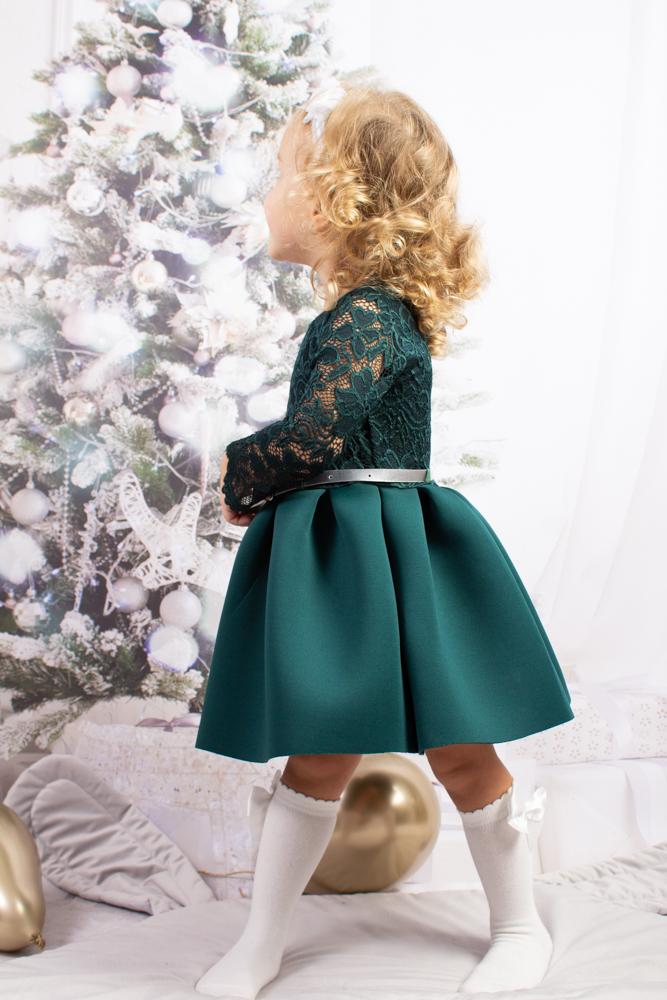 dievčenské sviatočné šaty s krajkou smaragdové
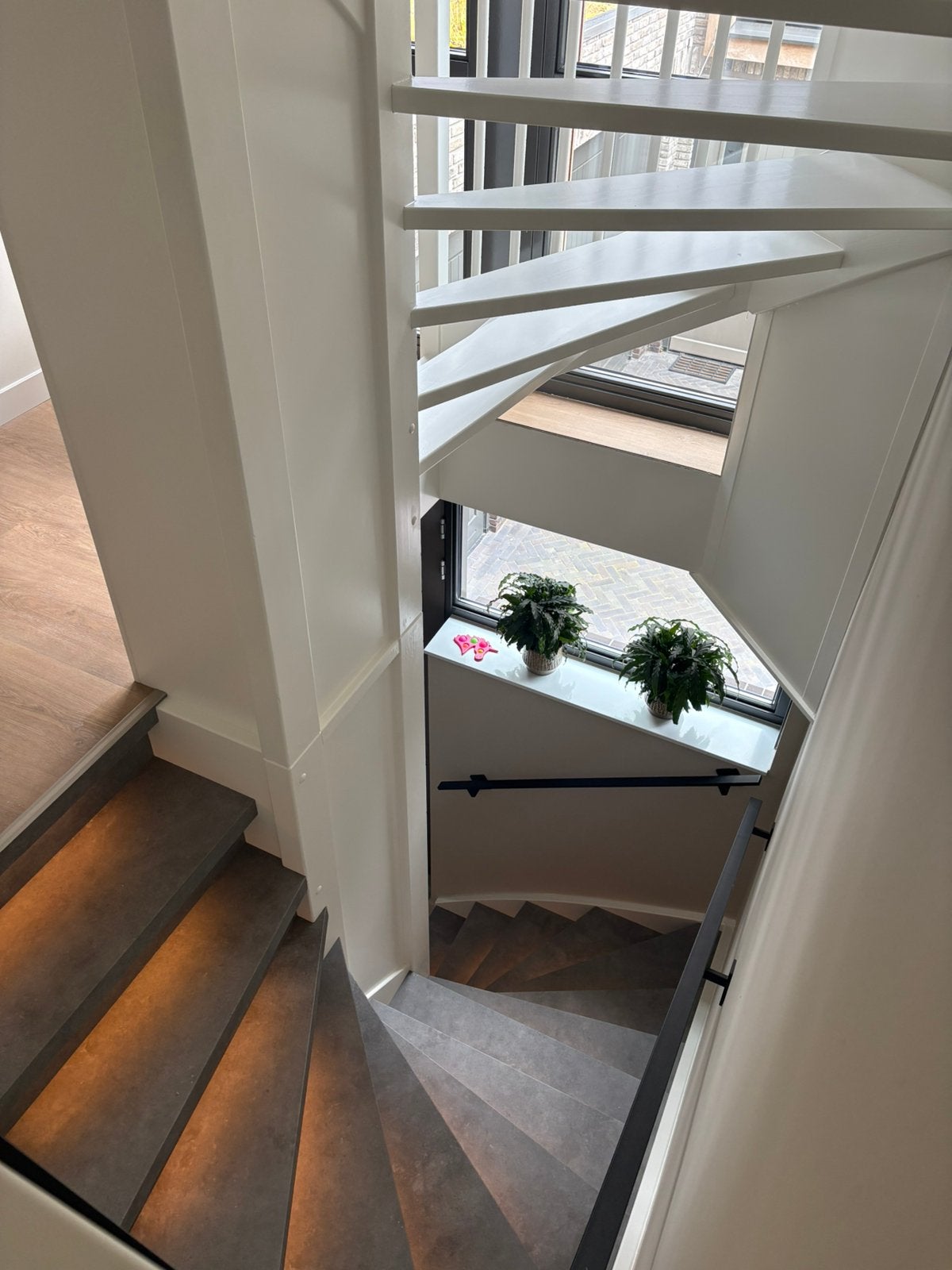 Foto 6 van Traprenovatie | €1500 | All incl | Geen aanbetaling!. Tot 15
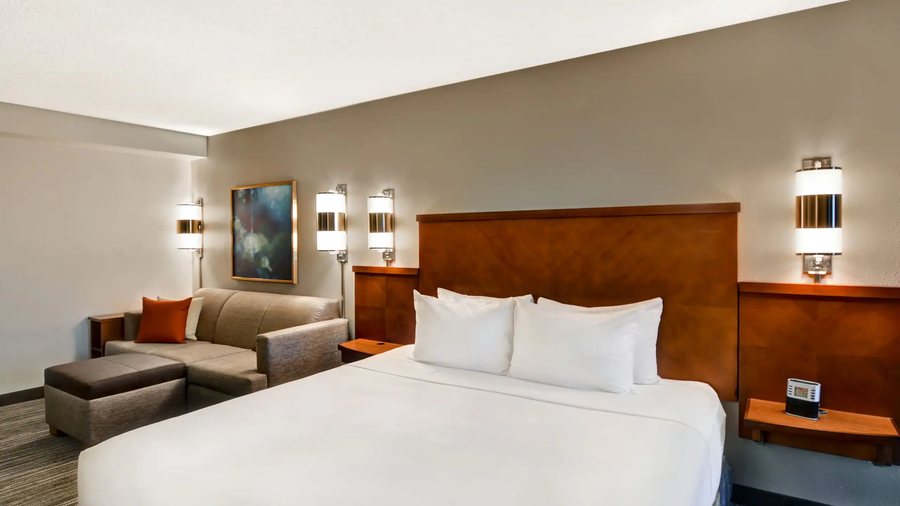 Hyatt Place Memphis Wolfchase Galleria — Guest room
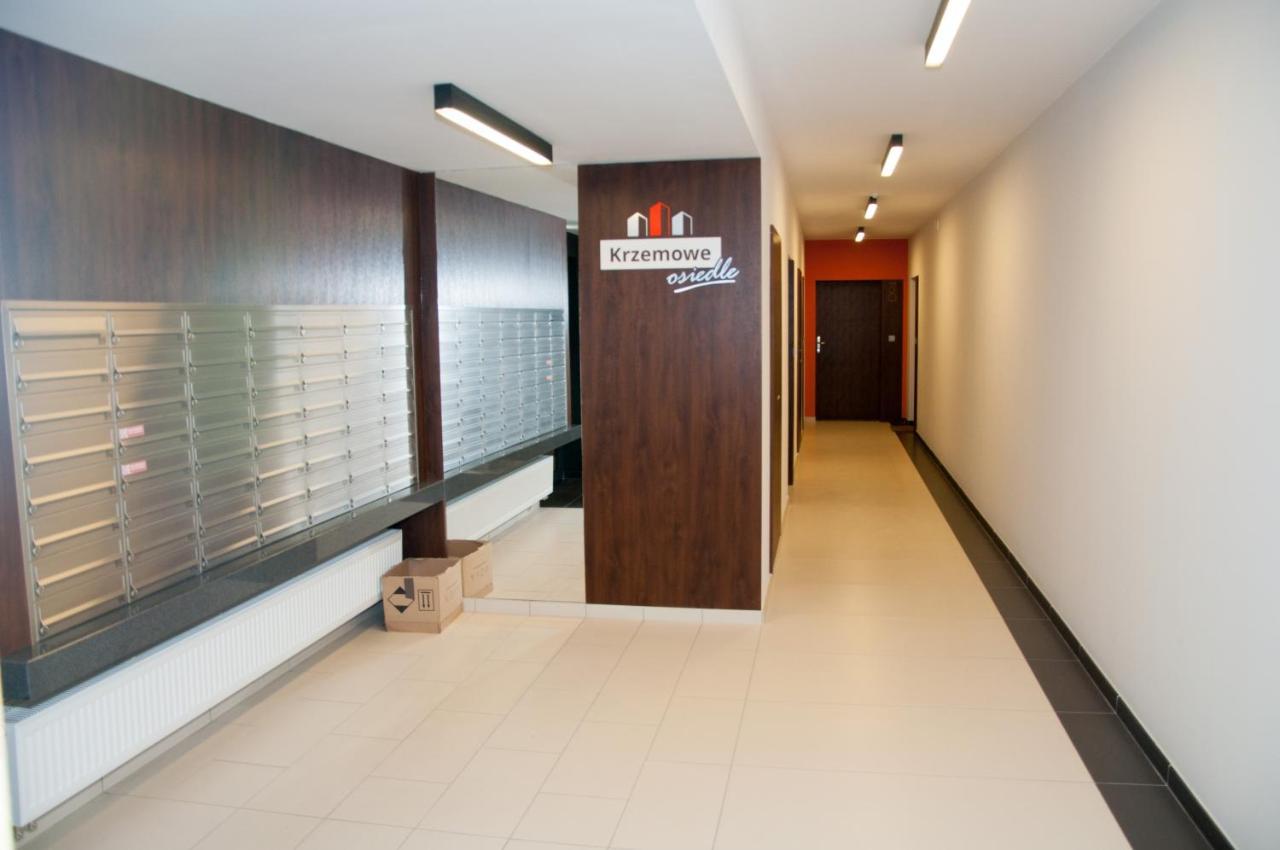 Apartament Cybernetyki Mokotow Varşovia Exterior foto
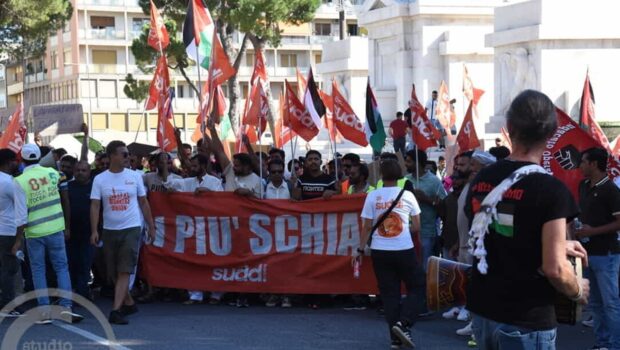 Multinazionale GRUPPO 8 distretto di Forlì. Dopo mesi di dure lotte il padrone firma un accordo col sindacato, in Prefettura per non chiudere lo stabilimento ed evitare i licenziamenti. A giugno ne fa carta straccia. Il fatto grave è che nessuno fra istituzioni e capi sindacali mette in campo la forza necessaria per farglielo rispettare. Toccherà agli operai riprendere la lotta, più dura di prima.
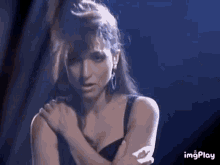 Gloria Estefan Cant Stay Away From You GIF - Gloria Estefan Cant Stay Away From You Music Video GIFs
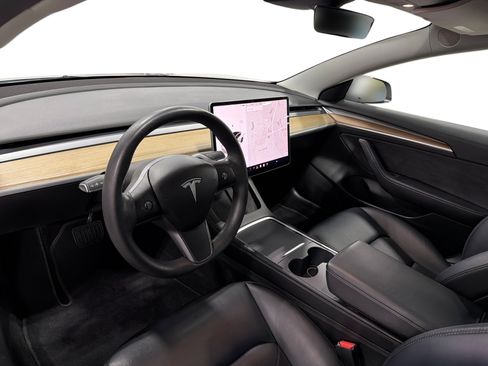 Certified 2022 Tesla Model 3 Long Range AWD/4WD image 9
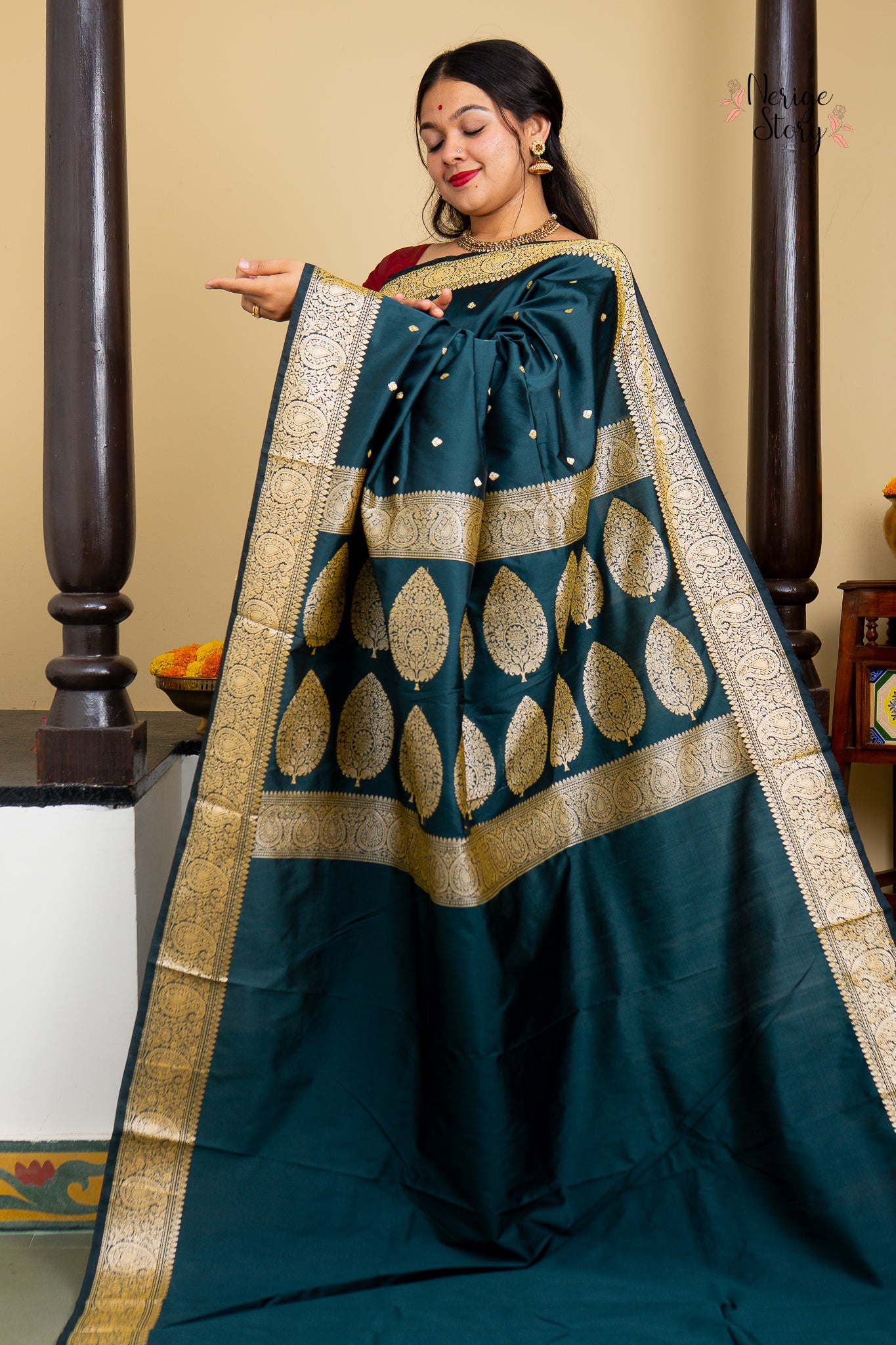 HEMISHA (हेमिषा)
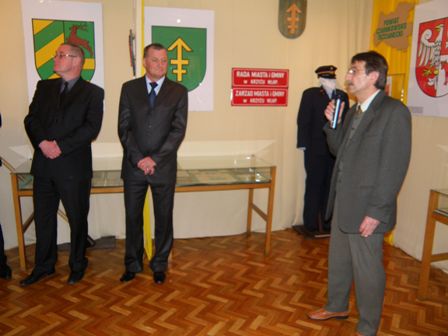  - godlo_i_barwa_naszego_powiatu_1_19.05._2009.jpg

====

TASK PROMPT —
In the data above, take the line with "Hyatt Place Memphis", the line with "Apartament Cybernetyki Mokotow", and every line between, and set them down exactly without pictures.

RESPONSE —
 Hyatt Place Memphis Wolfchase Galleria — Guest room
 Apartament Cybernetyki Mokotow Varşovia Exterior foto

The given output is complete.